11 comments sorted by best / new / date

    naphtha74
    Couldn't disagree more, I could go on for several pages why your wrong, but you wouldn't take it on board, cause you have no idea what you are talking about. p.s. The Album is absolutely fantastic, and Hot Rod Circuit's sound has gradually progressed over the years, not to mention the phenomenal release rates of all of their records: truly, one of the most original, hard working bands, which the music scene is lacking.
    Spit it out
    I dont care for this band atall but isnt their album cover a slight copy from some of the Sepultura art work to the album 'Dante XXI' ?
    MrOtter
    well i loved "Sorry about Tomorrow" but haven't heard anything out of these guys since that. I really hope this review is wrong though because I am seeing them in concert in a week. I'll pick up the album then and see for myself
    megaganj
    The title of that cd annoys me. The underground isn't a dying breed. Vital remains and dying fetus just put out their best albums yet!
    coatimundi
    I'm pretty sure I disagree with your review, but your writing is so poor I'm not clear on what exactly you're trying to say. Did you graduate high school? Copying some biographical information off Wikipedia and making vague references to "indie-emo rock" hardly qualifies you to review music.
    SkinnyWhiteBoy
    coatimundi wrote: I'm pretty sure I disagree with your review, but your writing is so poor I'm not clear on what exactly you're trying to say. Did you graduate high school? Copying some biographical information off Wikipedia and making vague references to "indie-emo rock" hardly qualifies you to review music.

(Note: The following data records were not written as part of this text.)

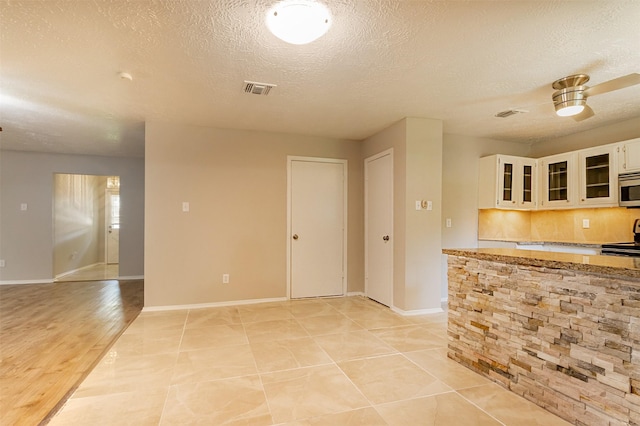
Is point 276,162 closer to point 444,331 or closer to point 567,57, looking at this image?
point 444,331

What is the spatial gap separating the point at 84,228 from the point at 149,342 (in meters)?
6.55

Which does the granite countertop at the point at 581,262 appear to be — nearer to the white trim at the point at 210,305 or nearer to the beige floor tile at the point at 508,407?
the beige floor tile at the point at 508,407

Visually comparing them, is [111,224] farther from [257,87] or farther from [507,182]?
[507,182]

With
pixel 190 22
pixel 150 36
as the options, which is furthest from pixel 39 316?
pixel 190 22

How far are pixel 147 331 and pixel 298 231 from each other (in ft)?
7.33

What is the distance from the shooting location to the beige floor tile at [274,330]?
3.16 metres

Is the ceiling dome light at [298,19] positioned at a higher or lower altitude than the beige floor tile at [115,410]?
higher

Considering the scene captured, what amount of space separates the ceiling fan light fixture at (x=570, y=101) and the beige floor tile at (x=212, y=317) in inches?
150

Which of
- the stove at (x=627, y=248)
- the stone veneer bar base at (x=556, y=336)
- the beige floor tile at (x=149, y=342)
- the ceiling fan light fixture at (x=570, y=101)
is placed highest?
the ceiling fan light fixture at (x=570, y=101)

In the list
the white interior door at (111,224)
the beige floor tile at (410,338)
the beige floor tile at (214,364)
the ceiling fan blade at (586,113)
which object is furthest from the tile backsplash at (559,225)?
the white interior door at (111,224)

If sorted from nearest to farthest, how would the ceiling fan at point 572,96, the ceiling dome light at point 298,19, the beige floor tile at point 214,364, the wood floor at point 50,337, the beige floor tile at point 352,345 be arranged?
the ceiling dome light at point 298,19 < the wood floor at point 50,337 < the beige floor tile at point 214,364 < the ceiling fan at point 572,96 < the beige floor tile at point 352,345

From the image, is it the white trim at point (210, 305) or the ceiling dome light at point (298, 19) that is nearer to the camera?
the ceiling dome light at point (298, 19)

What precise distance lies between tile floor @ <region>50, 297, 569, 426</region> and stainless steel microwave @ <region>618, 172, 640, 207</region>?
254cm

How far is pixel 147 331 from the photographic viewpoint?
3318 millimetres
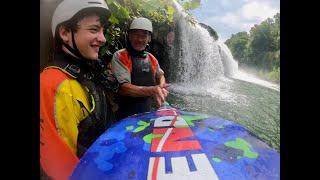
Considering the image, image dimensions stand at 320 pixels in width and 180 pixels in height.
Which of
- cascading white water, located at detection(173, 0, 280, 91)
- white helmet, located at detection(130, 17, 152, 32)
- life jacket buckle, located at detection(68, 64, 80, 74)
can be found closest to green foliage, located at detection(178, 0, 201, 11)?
cascading white water, located at detection(173, 0, 280, 91)

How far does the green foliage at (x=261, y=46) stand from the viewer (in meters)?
3.54

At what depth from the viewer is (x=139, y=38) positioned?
360cm

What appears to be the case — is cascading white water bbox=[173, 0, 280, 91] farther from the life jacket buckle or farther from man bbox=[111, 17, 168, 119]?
the life jacket buckle

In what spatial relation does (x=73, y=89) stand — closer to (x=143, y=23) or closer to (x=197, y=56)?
(x=143, y=23)

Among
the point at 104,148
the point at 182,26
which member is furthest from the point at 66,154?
the point at 182,26

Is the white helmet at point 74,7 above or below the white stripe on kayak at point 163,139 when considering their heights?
above

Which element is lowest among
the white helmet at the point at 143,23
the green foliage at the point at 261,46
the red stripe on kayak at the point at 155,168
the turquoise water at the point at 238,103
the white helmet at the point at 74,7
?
the red stripe on kayak at the point at 155,168

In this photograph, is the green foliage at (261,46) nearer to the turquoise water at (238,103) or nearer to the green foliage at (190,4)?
the turquoise water at (238,103)

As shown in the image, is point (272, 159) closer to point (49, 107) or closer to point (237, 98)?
point (237, 98)

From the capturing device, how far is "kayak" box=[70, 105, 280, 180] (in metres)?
3.33

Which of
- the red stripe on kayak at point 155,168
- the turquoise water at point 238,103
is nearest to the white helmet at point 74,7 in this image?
the turquoise water at point 238,103

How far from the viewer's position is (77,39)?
3578mm

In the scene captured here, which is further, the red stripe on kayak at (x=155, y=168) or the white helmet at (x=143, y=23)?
the white helmet at (x=143, y=23)

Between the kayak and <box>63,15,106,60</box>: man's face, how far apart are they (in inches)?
21.7
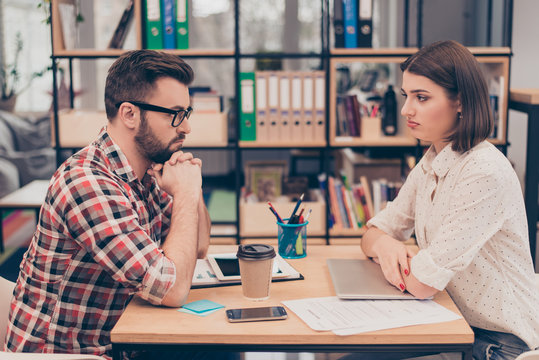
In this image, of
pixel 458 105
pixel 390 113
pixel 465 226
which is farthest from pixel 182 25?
pixel 465 226

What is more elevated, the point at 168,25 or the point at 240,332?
the point at 168,25

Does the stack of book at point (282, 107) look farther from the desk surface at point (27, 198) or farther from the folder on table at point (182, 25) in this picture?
the desk surface at point (27, 198)

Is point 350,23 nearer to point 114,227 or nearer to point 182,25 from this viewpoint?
point 182,25

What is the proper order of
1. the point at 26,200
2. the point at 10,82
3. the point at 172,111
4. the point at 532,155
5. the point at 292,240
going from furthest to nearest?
1. the point at 10,82
2. the point at 26,200
3. the point at 532,155
4. the point at 292,240
5. the point at 172,111

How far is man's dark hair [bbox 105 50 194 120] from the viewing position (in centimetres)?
160

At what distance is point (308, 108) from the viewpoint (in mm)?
3152

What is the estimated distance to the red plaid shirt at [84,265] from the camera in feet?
4.53

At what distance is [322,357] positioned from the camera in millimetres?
2316

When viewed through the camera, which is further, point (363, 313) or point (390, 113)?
point (390, 113)

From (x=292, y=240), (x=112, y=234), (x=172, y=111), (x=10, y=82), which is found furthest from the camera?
(x=10, y=82)

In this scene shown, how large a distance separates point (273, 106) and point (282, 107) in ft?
0.15

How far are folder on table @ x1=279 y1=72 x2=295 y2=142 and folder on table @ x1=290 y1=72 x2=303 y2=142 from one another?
0.02 m

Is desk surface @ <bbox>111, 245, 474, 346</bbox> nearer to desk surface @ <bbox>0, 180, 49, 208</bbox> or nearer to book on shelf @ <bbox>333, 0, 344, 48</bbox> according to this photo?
book on shelf @ <bbox>333, 0, 344, 48</bbox>

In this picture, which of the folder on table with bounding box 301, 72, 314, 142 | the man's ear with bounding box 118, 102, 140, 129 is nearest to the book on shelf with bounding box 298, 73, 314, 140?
the folder on table with bounding box 301, 72, 314, 142
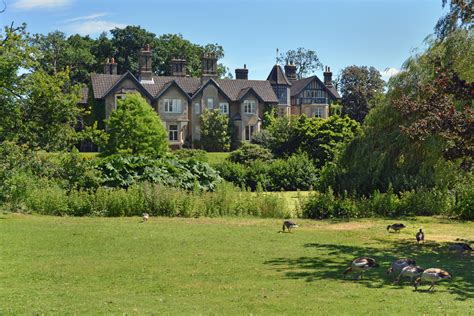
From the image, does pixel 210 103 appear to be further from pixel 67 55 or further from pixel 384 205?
pixel 384 205

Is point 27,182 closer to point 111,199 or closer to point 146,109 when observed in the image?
point 111,199

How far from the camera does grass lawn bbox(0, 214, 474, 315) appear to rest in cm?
928

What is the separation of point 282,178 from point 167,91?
93.0ft

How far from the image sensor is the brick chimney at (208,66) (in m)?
68.1

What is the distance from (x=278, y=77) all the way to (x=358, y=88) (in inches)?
464

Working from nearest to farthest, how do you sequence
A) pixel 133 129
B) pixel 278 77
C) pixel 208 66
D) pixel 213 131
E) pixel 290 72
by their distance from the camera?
1. pixel 133 129
2. pixel 213 131
3. pixel 208 66
4. pixel 278 77
5. pixel 290 72

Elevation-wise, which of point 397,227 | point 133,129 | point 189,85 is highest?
point 189,85

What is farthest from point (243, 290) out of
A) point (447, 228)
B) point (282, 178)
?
point (282, 178)

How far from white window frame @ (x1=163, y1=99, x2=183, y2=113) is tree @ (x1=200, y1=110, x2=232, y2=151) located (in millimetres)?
3000

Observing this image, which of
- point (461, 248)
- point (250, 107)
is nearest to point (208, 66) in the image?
point (250, 107)

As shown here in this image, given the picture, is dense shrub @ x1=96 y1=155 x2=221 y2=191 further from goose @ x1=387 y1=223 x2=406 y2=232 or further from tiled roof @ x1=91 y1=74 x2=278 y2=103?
tiled roof @ x1=91 y1=74 x2=278 y2=103

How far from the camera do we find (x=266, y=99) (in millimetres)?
71875

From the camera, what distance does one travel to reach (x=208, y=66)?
6894 cm

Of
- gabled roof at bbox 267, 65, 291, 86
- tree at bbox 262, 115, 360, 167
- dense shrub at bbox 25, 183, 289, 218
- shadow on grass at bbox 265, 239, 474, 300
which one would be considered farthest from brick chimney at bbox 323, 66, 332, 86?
shadow on grass at bbox 265, 239, 474, 300
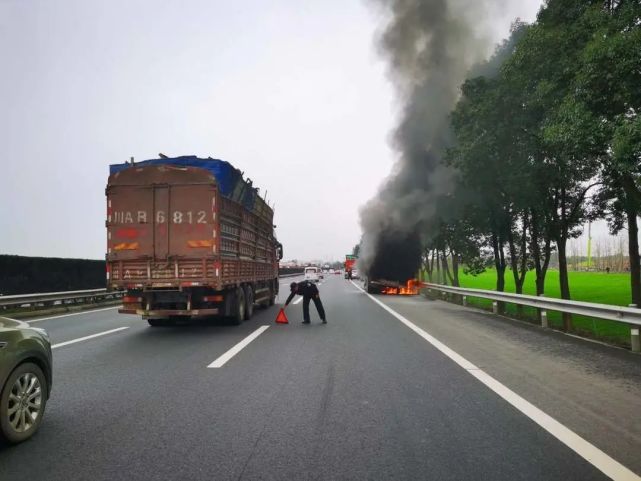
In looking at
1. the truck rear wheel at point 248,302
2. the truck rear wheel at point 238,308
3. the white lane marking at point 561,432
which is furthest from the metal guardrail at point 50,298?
the white lane marking at point 561,432

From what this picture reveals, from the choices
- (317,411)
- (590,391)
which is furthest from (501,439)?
(590,391)

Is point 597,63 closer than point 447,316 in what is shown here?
Yes

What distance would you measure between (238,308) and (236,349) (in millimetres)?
3692

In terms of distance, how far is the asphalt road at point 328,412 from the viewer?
345 cm

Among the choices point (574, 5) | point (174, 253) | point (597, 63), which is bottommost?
point (174, 253)

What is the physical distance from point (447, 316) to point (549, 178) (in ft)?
20.2

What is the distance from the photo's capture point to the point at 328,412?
4754 millimetres

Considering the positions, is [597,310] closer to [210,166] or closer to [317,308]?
[317,308]

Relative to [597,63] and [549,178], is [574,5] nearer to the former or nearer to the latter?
[597,63]

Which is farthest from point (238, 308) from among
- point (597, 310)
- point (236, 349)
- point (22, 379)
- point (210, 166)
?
point (22, 379)

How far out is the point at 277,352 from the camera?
8.21 metres

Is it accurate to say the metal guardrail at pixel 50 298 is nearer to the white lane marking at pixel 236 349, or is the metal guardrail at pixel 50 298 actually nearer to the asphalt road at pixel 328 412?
the white lane marking at pixel 236 349

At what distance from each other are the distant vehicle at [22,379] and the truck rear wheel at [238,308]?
25.1ft

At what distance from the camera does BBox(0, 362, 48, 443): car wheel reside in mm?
3746
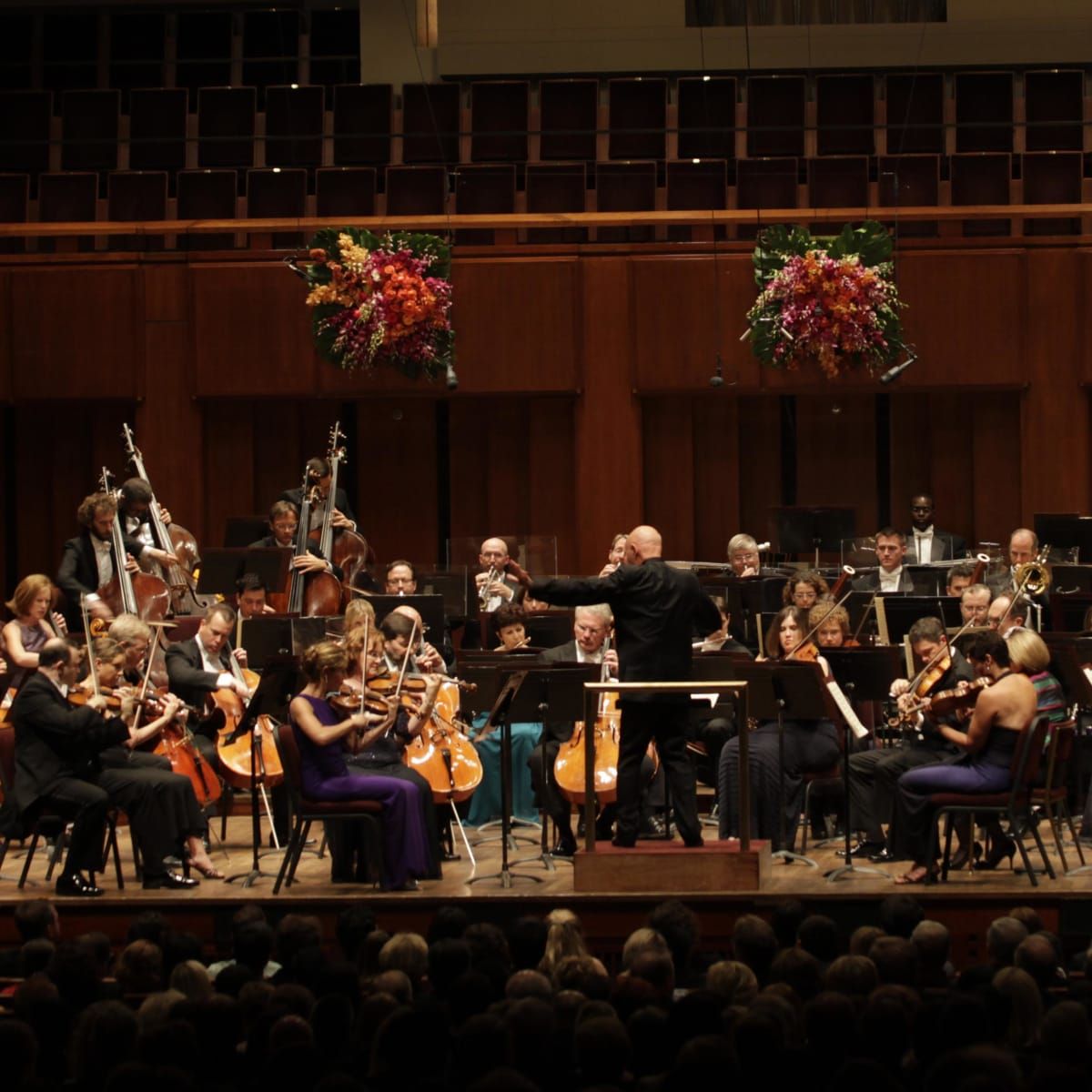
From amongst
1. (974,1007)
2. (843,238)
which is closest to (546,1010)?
(974,1007)

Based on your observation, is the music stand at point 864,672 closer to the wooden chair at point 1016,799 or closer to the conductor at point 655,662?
the wooden chair at point 1016,799

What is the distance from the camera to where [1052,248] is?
12.7m

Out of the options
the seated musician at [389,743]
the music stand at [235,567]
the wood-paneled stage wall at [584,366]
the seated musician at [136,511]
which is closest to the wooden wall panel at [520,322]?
the wood-paneled stage wall at [584,366]

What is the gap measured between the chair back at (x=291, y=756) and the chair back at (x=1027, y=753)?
2755mm

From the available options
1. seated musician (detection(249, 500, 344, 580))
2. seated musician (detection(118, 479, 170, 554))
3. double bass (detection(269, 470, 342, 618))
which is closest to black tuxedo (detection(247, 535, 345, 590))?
seated musician (detection(249, 500, 344, 580))

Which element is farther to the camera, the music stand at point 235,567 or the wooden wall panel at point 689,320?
the wooden wall panel at point 689,320

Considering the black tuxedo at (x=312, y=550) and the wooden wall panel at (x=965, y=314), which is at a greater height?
the wooden wall panel at (x=965, y=314)

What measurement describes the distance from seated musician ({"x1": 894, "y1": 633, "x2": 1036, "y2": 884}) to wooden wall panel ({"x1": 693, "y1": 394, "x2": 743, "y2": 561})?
6.34m

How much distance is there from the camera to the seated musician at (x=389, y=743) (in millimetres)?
7586

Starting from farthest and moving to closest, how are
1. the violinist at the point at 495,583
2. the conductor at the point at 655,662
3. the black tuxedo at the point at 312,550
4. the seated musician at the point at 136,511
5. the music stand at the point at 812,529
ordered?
1. the music stand at the point at 812,529
2. the black tuxedo at the point at 312,550
3. the violinist at the point at 495,583
4. the seated musician at the point at 136,511
5. the conductor at the point at 655,662

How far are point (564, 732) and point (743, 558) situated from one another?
249 centimetres

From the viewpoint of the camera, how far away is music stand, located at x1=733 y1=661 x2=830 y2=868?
7449 mm

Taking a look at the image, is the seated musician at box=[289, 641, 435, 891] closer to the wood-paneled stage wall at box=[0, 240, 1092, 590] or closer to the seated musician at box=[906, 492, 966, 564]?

    That's the glory in reviews on this site being open to ANYONE. Everyone has opinions, and they are given the opportunity to express them as they wish. The downside, though, is grammar Nazis who try to strip a reviews credibility by pointing out spelling errors. Get a ****ing life.
    universeatwar
    I see your point SkinnyWhiteBoy, but seriously. This is atrocious. It seems like it was translated from a different language with Babelfish or something. This review sparked me to check out the band, if only because of the complete contrast of the review and the responses.
    goldenphoenix1
    if it's not astounding it's not worth listening to this album...if you happen to get into it which is really hard to do...all but weeks later you'll get over it and into some new shitty band with "bigger choruses" a more "melodic" sound and high itensity breakdowns. It's all the same. hopefully sometime soon an album or band comes along and kicks the living shit out of everybody get lives if you listened to this
    coatimundi
    SkinnyWhiteBoy wrote: coatimundi wrote: I'm pretty sure I disagree with your review, but your writing is so poor I'm not clear on what exactly you're trying to say. Did you graduate high school? Copying some biographical information off Wikipedia and making vague references to "indie-emo rock" hardly qualifies you to review music. That's the glory in reviews on this site being open to ANYONE. Everyone has opinions, and they are given the opportunity to express them as they wish. The downside, though, is grammar Nazis who try to strip a reviews credibility by pointing out spelling errors. Get a ****ing life.
    So everyone is given the opportunity to express their opinion besides me? How are my comments on the quality of this review any different than the author's comments on the quality of this album? Grammar is the last thing I would point out to strip this review of its credibility.
    tomthehammer
    I freaking love this album, the country influences and catchy melodies are sweet. How can you say their sound is stubborn when it's grown so much since "If i knew then what i know now" and "Sorry about Tomorrow"? Their sound has changed with times and if you can't see that then i can't take your opinion for very much at all.
    spikerzz
    Hot Rod Circuit has a unique sound. They have improved greatly. This was actually one of my favorite albums of 2007.